* Source excerpt
◆ ◆ ◆

The proposed $10-billion Zee-Sony merger, which was approved by the National Company Law Tribunal (NCLT) last month, may see the light of day by December, even as legal challenges continue to mount against Zee Entertainment (ZEEL).

A note by Karan Taurani, senior vice-president, research at brokerage Elara Capital, says that the delay is marginal.

“The record date for a merger is usually given one week prior to delisting. However, there could be a marginal delay in filing closing precedents (CPs) of the merged entity. Subsequently, relisting may happen in the second week of December 2023 versus the second week of November,” Taurani said.

After the merger, announced in December 2021, the shareholders would get 85 shares of the merged entity for every 100 shares held in ZEEL. The stock of ZEEL will get delisted and relisted as the merged company after the exchange procedure.

ZEEL shares were down on Monday on the BSE, closing at Rs 268.15 apiece. The markets were closed on Tuesday due to Ganesh Chathurthi.

ZEEL had a particularly testing time at the courts last week, with the Securities Appellate Tribunal (SAT) adjourning the matter concerning the ban on Zee promoter Punit Goenka by the Securities and Exchange Board of India (Sebi). The matter was pushed to September 27, the third time in a month after first being adjourned on September 8 and September 14.

On the other hand, Axis Finance became the second lender after IDBI Bank to challenge the NCLT’s nod to the Zee-Sony merger in the National Company Law Appellate Tribunal (NCLAT).

“The adjudicating authority (NCLT) has failed to appreciate that the scheme is ex-facie illegal, unfair and unjust,” Axis Finance’s petition in the NCLAT said.

◆ ◆ ◆

* Data
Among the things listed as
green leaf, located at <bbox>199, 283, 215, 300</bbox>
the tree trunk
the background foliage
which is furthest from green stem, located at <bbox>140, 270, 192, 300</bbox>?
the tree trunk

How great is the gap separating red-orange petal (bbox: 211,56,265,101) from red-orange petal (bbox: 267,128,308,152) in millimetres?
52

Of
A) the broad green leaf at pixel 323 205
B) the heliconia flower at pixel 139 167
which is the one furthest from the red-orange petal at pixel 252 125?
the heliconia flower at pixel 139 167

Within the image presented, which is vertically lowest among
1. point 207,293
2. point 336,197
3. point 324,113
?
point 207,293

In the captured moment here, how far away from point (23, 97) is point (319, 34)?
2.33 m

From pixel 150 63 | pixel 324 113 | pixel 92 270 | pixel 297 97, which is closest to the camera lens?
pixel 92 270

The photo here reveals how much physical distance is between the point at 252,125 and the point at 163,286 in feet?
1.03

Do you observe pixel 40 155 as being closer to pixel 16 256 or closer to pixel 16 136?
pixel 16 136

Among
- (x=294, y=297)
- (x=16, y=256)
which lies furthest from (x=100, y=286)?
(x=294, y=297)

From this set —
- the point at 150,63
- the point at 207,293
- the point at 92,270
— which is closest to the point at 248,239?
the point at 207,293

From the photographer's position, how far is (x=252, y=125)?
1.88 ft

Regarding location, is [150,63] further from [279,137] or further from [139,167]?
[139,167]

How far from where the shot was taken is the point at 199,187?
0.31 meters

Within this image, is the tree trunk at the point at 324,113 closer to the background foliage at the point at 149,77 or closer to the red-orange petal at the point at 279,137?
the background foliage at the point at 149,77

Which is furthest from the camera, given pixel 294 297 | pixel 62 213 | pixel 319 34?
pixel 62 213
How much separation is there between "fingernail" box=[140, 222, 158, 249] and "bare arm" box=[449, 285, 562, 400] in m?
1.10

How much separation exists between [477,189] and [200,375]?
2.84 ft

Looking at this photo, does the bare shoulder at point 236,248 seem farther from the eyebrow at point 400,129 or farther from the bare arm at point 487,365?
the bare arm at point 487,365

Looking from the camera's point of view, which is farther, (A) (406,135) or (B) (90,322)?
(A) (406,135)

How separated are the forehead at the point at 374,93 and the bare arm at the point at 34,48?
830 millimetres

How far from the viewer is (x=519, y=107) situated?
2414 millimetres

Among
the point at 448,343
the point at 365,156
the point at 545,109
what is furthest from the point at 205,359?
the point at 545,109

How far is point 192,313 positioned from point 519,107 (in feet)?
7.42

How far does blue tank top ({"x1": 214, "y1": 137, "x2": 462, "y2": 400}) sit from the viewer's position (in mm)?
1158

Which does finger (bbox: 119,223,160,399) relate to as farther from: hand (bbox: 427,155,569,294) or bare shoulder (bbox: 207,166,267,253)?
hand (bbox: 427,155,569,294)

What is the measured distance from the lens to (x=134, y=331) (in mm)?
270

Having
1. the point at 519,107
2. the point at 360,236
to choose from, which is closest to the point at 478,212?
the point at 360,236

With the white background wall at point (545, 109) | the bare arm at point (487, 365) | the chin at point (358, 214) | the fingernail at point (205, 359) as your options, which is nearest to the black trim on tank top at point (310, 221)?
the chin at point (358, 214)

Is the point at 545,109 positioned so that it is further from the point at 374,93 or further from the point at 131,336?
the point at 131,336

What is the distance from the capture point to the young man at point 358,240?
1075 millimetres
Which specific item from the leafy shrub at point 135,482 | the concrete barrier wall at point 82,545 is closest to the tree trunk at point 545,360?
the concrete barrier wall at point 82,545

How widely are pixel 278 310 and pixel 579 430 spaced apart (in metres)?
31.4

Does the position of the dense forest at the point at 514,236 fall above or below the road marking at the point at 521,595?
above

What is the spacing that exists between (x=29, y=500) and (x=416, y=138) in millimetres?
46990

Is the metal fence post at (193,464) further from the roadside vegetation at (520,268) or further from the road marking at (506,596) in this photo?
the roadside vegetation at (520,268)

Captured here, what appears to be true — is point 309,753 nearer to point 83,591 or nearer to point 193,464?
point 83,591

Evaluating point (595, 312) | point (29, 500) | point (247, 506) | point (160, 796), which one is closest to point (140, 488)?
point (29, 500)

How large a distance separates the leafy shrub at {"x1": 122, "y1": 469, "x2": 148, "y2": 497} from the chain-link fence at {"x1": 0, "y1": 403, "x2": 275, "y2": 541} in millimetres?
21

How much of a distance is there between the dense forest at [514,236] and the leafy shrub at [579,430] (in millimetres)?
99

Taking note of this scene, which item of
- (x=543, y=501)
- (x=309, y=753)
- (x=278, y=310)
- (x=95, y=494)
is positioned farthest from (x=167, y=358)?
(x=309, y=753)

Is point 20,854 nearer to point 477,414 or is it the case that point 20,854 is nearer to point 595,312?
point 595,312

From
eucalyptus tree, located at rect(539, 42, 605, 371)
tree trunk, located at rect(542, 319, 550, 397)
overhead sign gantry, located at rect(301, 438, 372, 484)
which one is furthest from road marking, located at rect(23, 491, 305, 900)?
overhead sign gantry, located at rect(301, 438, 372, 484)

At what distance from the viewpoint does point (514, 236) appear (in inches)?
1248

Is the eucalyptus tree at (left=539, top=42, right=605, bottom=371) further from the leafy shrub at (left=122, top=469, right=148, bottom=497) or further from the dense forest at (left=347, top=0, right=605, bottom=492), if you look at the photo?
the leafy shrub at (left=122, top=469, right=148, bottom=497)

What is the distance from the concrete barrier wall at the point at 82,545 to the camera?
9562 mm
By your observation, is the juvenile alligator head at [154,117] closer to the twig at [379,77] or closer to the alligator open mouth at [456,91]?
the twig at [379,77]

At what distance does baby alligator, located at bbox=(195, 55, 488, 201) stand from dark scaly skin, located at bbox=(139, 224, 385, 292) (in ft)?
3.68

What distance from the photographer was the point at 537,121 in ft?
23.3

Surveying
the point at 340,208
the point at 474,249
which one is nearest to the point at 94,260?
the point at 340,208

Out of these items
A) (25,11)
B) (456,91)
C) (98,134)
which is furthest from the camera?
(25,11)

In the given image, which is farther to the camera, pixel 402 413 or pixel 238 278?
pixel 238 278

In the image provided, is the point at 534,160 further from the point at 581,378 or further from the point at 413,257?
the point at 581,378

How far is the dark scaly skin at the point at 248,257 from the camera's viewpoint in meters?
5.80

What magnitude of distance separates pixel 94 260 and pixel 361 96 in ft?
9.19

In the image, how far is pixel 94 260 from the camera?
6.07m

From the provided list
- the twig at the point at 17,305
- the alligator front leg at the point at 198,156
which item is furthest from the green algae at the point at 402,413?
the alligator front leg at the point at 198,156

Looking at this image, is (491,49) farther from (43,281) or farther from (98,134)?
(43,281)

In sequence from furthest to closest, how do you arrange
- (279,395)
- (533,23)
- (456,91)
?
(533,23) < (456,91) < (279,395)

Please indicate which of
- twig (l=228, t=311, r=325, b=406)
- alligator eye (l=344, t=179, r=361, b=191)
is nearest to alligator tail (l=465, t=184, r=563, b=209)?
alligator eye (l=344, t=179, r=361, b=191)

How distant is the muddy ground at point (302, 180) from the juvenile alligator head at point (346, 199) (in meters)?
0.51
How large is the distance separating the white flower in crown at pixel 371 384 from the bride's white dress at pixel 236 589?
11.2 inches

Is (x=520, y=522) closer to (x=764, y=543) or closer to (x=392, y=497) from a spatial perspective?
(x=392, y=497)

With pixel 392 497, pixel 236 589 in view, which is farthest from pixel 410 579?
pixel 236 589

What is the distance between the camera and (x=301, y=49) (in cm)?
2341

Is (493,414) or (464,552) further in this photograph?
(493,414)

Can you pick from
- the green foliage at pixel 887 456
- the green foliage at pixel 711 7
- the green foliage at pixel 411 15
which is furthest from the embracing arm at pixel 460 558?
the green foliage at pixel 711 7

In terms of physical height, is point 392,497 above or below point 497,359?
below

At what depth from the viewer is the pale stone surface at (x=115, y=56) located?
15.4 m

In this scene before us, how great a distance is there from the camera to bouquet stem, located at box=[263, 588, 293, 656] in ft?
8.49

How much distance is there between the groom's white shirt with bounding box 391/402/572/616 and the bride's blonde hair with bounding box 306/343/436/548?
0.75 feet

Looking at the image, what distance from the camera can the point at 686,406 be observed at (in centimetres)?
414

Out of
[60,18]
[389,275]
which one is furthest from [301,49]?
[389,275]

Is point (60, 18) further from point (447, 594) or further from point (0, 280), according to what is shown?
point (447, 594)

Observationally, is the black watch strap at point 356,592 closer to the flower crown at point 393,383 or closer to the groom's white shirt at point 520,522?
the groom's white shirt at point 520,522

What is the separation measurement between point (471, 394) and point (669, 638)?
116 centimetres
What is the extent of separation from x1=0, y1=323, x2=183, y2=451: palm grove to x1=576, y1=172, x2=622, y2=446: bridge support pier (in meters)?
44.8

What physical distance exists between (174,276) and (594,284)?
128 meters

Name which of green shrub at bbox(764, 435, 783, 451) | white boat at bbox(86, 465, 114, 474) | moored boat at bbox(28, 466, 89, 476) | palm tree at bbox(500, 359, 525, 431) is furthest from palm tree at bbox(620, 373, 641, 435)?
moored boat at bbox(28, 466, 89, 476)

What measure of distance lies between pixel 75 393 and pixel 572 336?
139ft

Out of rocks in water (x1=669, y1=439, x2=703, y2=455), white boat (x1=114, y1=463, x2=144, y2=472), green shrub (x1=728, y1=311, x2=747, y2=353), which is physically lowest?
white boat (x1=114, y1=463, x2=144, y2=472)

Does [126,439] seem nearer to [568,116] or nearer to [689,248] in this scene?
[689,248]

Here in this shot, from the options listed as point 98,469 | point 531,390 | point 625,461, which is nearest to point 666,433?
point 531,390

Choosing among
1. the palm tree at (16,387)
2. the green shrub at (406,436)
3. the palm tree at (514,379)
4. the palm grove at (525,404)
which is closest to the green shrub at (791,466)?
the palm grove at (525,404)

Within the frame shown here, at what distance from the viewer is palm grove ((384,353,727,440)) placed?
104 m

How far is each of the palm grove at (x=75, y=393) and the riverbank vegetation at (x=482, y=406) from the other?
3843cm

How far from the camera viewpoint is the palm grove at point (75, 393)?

◆ ◆ ◆

* Short problem
Reproduce the portion of the Zee-Sony merger article from "The proposed $10-billion" to "Zee Entertainment (ZEEL).", word for word.

* Task response
The proposed $10-billion Zee-Sony merger, which was approved by the National Company Law Tribunal (NCLT) last month, may see the light of day by December, even as legal challenges continue to mount against Zee Entertainment (ZEEL).